Before I explain how I believe Wall Street can help change this situation and work with us to create a society where great workplaces are the norm, let us reflect back on the significance of this event. To even have a list of the world’s best multinational workplaces would have been unimaginable 30 years ago when Milton Moskowitz and I began research on a book about great workplaces. Nobody had ever done such a book before, and we were surprised that we found enough companies to justify our title, “The 100 Best Companies to Work for in America.”
Fast forward 30 years and now we have similar Best Workplaces lists in some 45 countries. Tonight we are unveiling the mother of all lists – the World’s Best Multinational Workplaces.
What we see here tonight amongst all of you are companies that have gone to great lengths to listen to your employees and seek out their opinions about all kinds of issues. You provide great benefits, especially to working parents. You share the wealth with a broad cross-section employees. Look at the literally thousands of employee millionaires that have been created through the generous sharing of stock options at firms like Microsoft, Cisco and Google, or consider the terrific profit-sharing plans at SC Johnson and many other firms represented here tonight.
You give back to your communities through a wide variety of volunteer and philanthropic activities. And you don’t lay off people at the drop of the hat. Many of you have gone to great lengths to avoid layoffs during the financial crisis. In fact, taken as a whole, your firms have added more than 150,000 new jobs in the past year.
Indeed, the companies honored tonight represent exemplary corporate citizenship. Being a good citizen starts at home with how your treat others in your family. And being a good corporate citizen starts with how a company’s management treats its employees.

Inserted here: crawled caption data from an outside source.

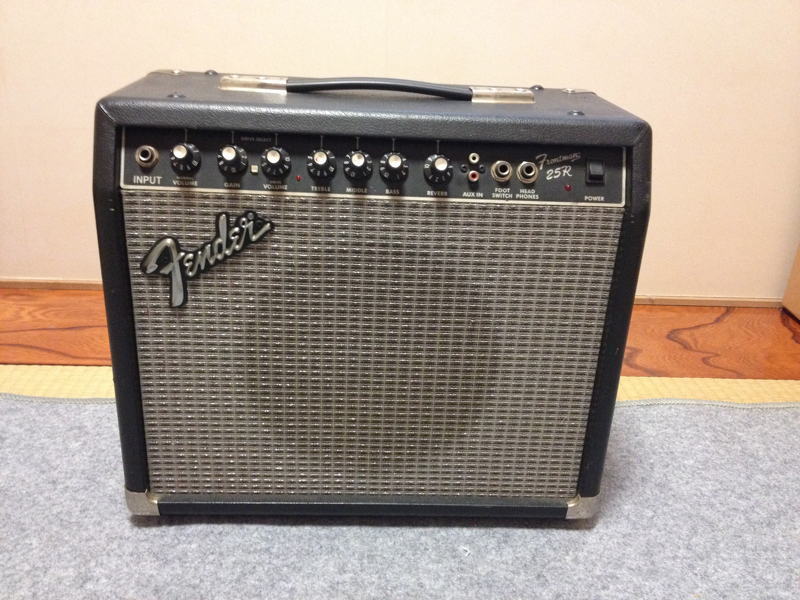 Fender Frontman 25R ノイズ対策顛末: ギター製作素人のブログ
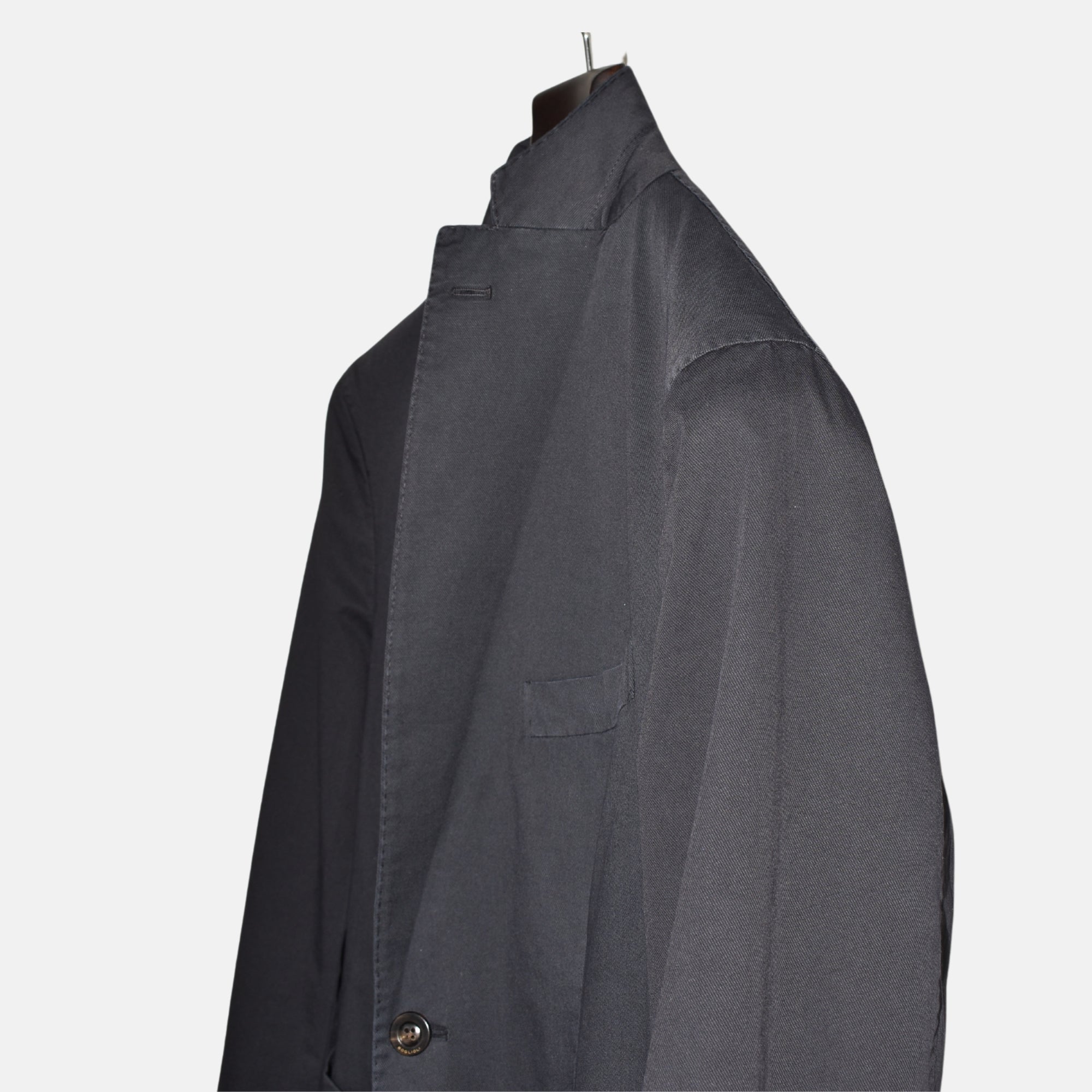 Navy Blazer made of Cotton (EU 48)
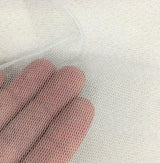Ivory Silk Tulle — soft, 84% silk 16% polyamide, 180cm wide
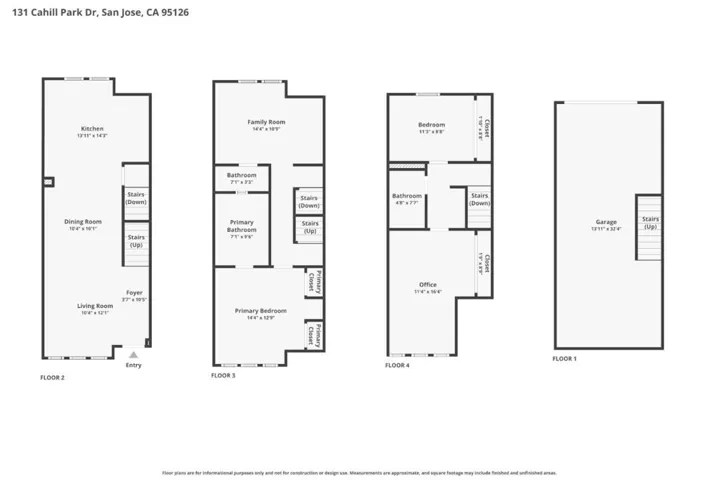 131 Cahill Park Drive, San Jose, California 95126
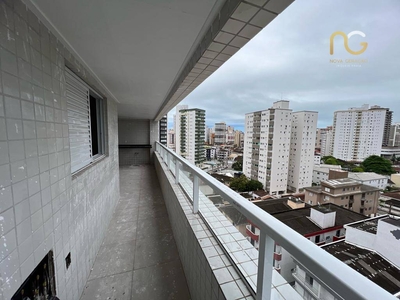 Apartamento em Vila Guilhermina, Praia Grande/SP de 68m² 2 quartos à venda por R$ 394.000,00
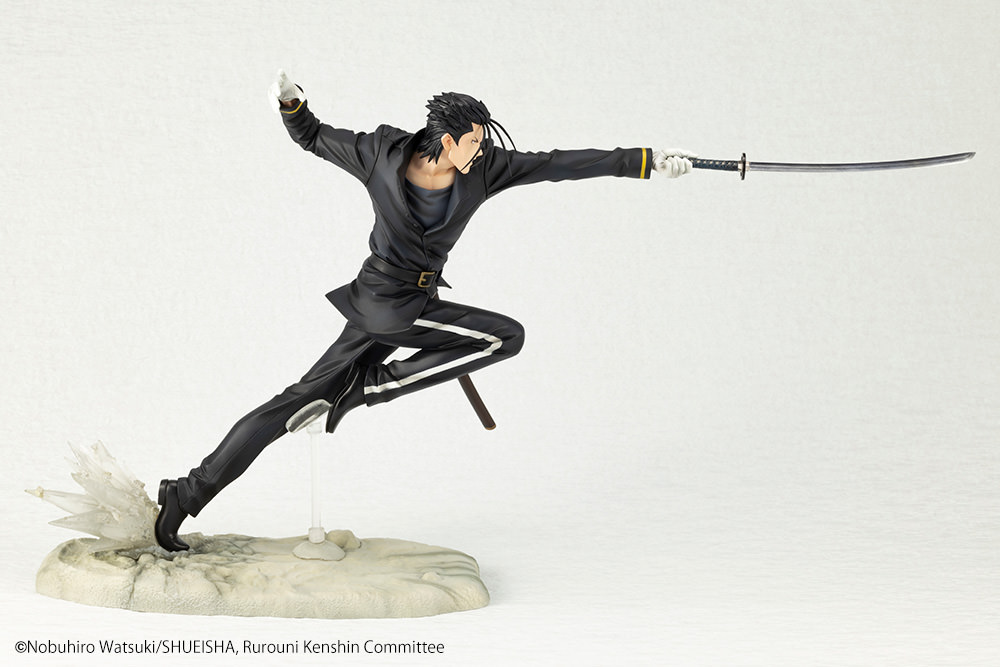 Rurouni Kenshin Hajime Saito Statues  (Prototype Shown) View 12
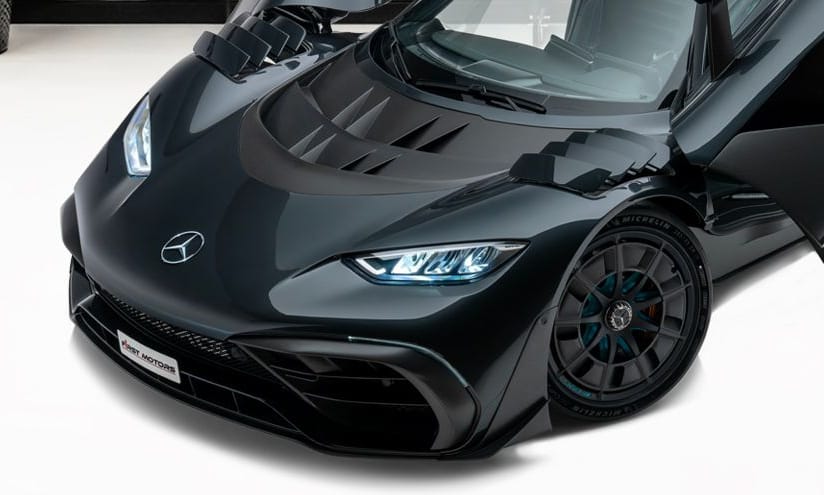 F1 autó a közutakra: méregdrága milliárdos portéka ez az eladó Mercedes-AMG One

What we want to stress, however, is that all of you here represented on this list and the dozens of others worldwide are not only good places to work for their employees – as absolutely crucial and important as that is. You are some of the very best performing companies in the world as well.
We have considerable statistical evidence to back that up, including data that shows that the companies that, for instance, have appeared on the Fortune “100 Best Companies to Work for” list over the past 14 years have outperformed the S&P 500 by a ratio of 3:1. Indeed, all of these companies are great performers precisely because they are great workplaces.
These are companies that believe in a quote that I like from one of my heroes who is here tonight, Dr. Jim Goodnight of SAS. He often says, “If you treat people as if they will make a difference, they will.” These are companies that believe in what I call the Platinum Rule: “Employees do unto customers as managers do unto employees.”
Yes, there is a link between the quality of the workplace and a company’s performance. Yet Wall Street simply does not take that into account. By being so fixated on quarterly results and financial measurements, Wall Street – and its cousins in the City in London, the Bourse in Paris and stock exchanges in Frankfurt, Tokyo, São Paulo – are missing what is perhaps the most important metric for investors and managers. Wall Street and its cousins need to adopt measurements about the workplace.
Such measurements do exist. I would offer that our Trust Index© employee survey should be one such measure. Nothing is more important for a company’s ability to execute on its business plan or to promote innovation than the level of trust within any organization.
The point is that by adopting such measures, Wall Street could help this growing movement of companies represented by the firms here tonight. You are creating great workplaces.
We want to congratulate you on what you are doing and hope that you will continue to be an inspiration for all companies – large and small, national and multinational – throughout the world. Any company anywhere can be a great place to work. And you are showing the way for others to follow.
Robert Levering is co-founder and board member of Great Place to Work® Institute.